Healing starts with prayer: we must pray for our outsiders; for the ones who we disagree with; the ones we dislike and who dislike us. If we perceive that others have done us some harm, forgive from the heart, forgive those trespasses as God forgives us ours. Only with prayer and forgiveness can we begin to create a space of love, respect and caring where we can be present to each other regardless of our differences. In that space, we can we begin to heal the soul-wounds that afflict us.


The task is so great, and we are so small, that it is easy to think, as the woman in Minneapolis with Cerebral Palsy did, that there is nothing we can do that will make a difference. That is where we’re wrong. After patiently listening as her questioner asked: “Is there anything I can do?”

Mother Teresa replied: “You can do the most; you can do more than any of us. You can unite your suffering to the suffering of Christ on the cross. That brings strength to all of us.”

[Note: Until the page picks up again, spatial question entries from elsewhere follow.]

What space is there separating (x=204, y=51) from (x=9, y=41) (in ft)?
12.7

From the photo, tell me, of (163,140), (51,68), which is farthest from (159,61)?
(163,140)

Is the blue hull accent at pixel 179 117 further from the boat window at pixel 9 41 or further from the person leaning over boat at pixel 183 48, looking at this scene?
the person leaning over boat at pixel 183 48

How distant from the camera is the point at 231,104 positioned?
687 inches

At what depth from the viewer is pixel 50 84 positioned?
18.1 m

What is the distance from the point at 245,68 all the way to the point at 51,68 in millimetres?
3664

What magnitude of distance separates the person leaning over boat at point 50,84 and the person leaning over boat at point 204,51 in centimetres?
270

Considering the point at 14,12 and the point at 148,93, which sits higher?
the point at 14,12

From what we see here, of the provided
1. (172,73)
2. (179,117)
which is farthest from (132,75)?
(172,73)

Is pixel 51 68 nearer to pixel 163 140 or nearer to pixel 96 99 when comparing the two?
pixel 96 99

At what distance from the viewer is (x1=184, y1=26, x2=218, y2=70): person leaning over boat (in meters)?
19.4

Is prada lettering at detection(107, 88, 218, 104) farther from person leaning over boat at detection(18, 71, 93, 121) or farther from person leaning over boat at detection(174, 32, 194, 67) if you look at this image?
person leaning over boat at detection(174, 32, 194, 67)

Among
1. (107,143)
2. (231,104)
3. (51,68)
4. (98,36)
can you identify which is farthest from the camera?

In the remaining year of that woman’s life she did what Mother Teresa suggested: every day she prayed for her suffering to be redemptive so that others might be strengthened. Toward the end of her life she said: "We are fortunate to have a share in Christ's cross. Lord, let us suffer without regret, for in your will and in our acceptance of your will lives our eternal destiny."


This woman came to the Lord not to ask, but to give. The irony is that, in the act of giving she received an abundance of joy, courage, and strength.